Task input →
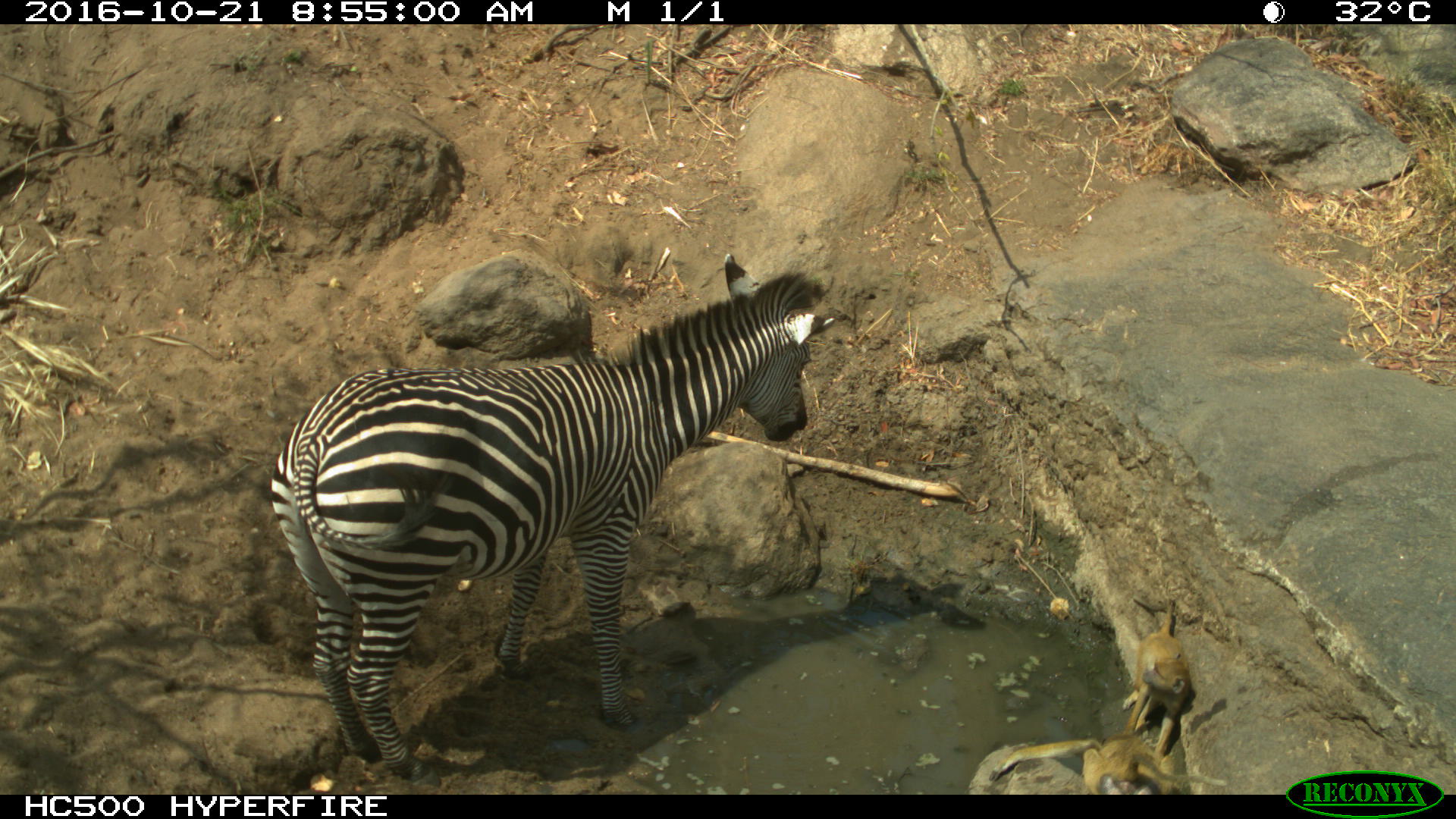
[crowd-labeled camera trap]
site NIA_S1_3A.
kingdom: Animalia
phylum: Chordata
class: Mammalia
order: Primates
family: Cercopithecidae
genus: Papio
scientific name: Papio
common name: baboon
Baboon (Papio), count 2. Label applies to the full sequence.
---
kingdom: Animalia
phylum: Chordata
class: Mammalia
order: Perissodactyla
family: Equidae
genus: Equus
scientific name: Equus quagga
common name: plains zebra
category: zebraplains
Zebraplains (plains zebra) (Equus quagga), count 1. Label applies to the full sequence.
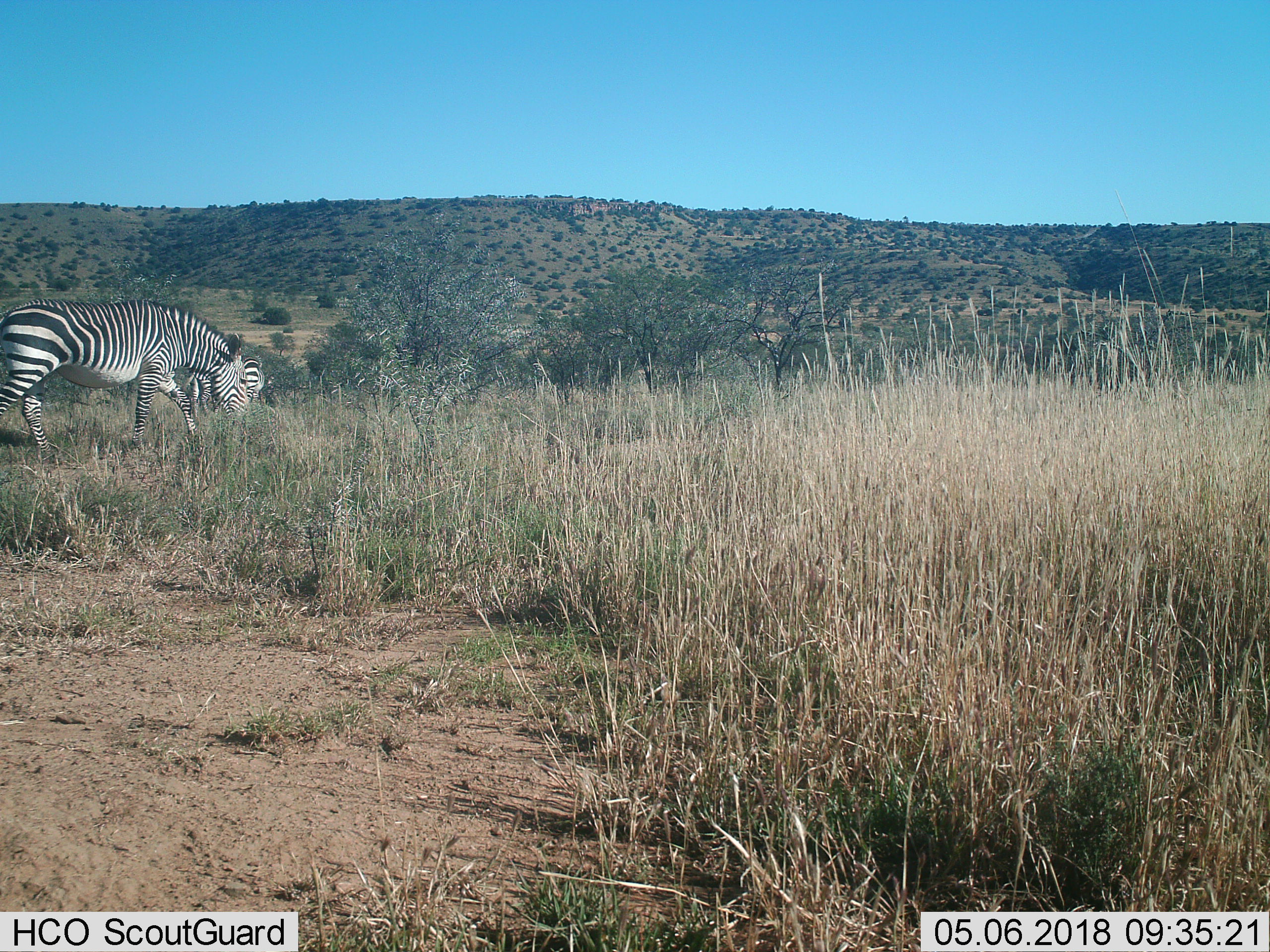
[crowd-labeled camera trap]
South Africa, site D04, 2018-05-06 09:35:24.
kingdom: Animalia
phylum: Chordata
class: Mammalia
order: Perissodactyla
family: Equidae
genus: Equus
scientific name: Equus zebra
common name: mountain zebra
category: zebramountain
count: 3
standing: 25%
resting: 0%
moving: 25%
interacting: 12%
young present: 0%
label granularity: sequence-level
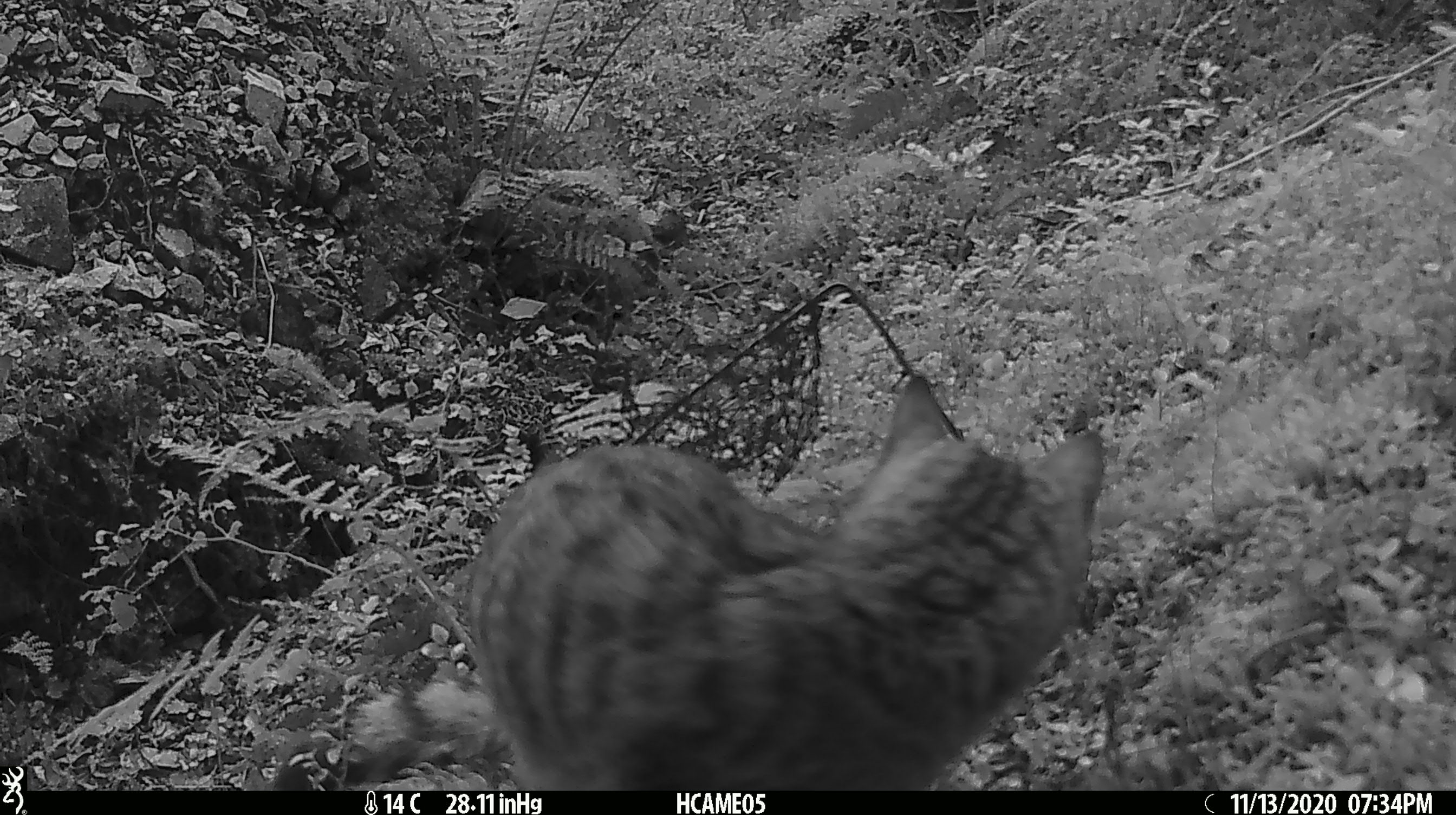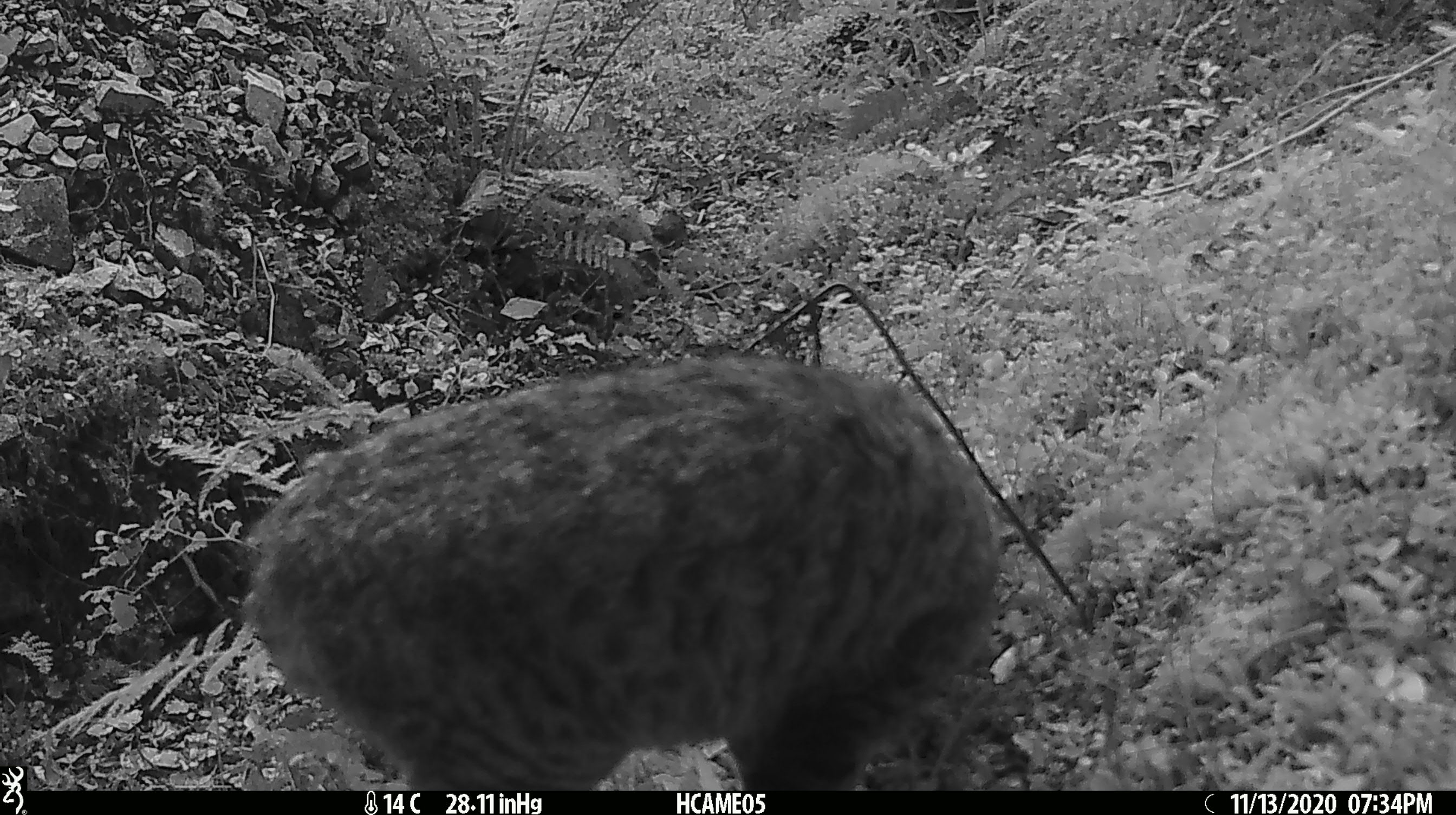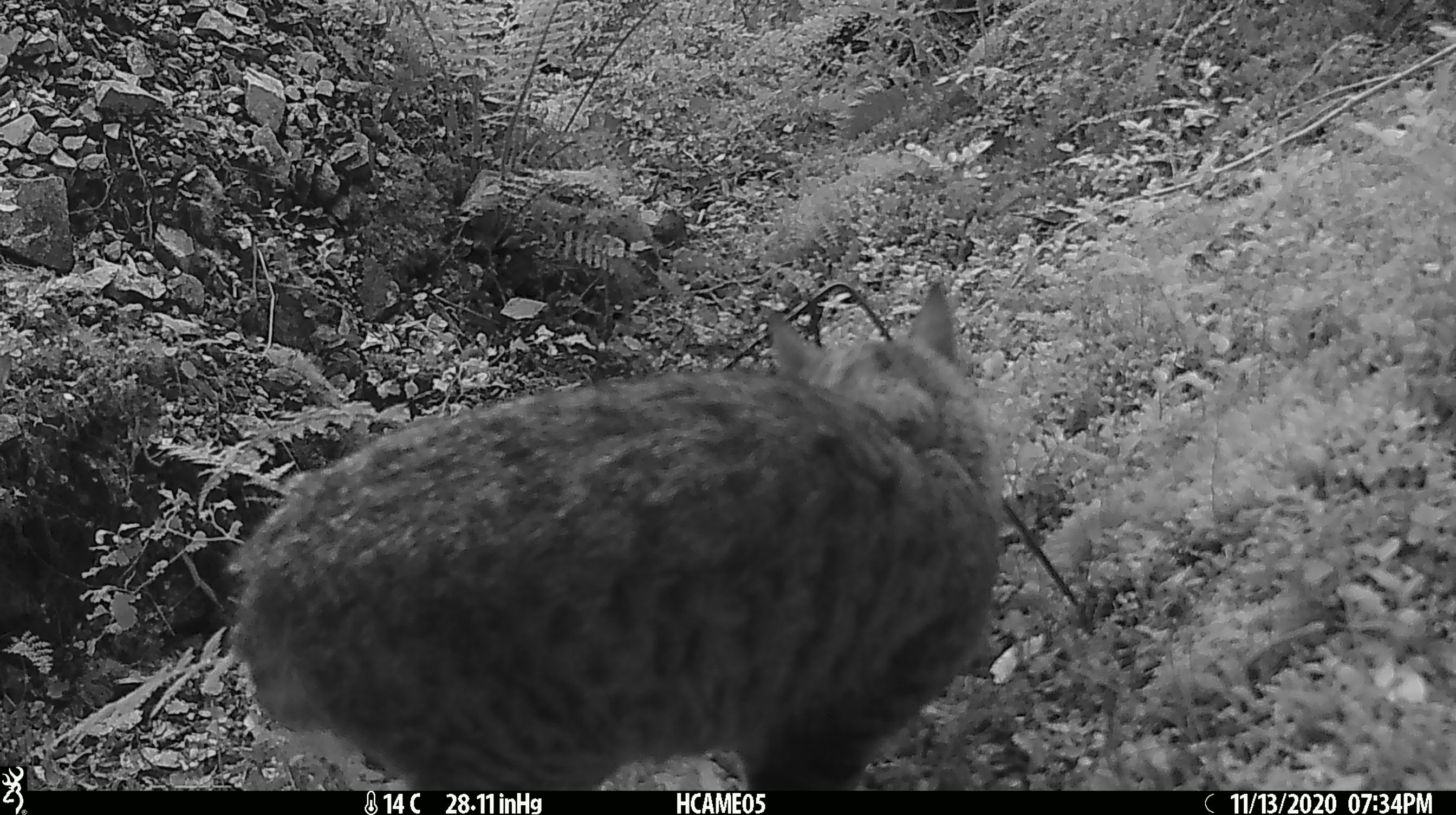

What the task asks →
The data above must be written out again word for word, without its pictures.

Response below →
[crowd-labeled camera trap]
site NIA_S1_3A.
kingdom: Animalia
phylum: Chordata
class: Mammalia
order: Primates
family: Cercopithecidae
genus: Papio
scientific name: Papio
common name: baboon
Baboon (Papio), count 2. Label applies to the full sequence.
---
kingdom: Animalia
phylum: Chordata
class: Mammalia
order: Perissodactyla
family: Equidae
genus: Equus
scientific name: Equus quagga
common name: plains zebra
category: zebraplains
Zebraplains (plains zebra) (Equus quagga), count 1. Label applies to the full sequence.
[crowd-labeled camera trap]
South Africa, site D04, 2018-05-06 09:35:24.
kingdom: Animalia
phylum: Chordata
class: Mammalia
order: Perissodactyla
family: Equidae
genus: Equus
scientific name: Equus zebra
common name: mountain zebra
category: zebramountain
count: 3
standing: 25%
resting: 0%
moving: 25%
interacting: 12%
young present: 0%
label granularity: sequence-level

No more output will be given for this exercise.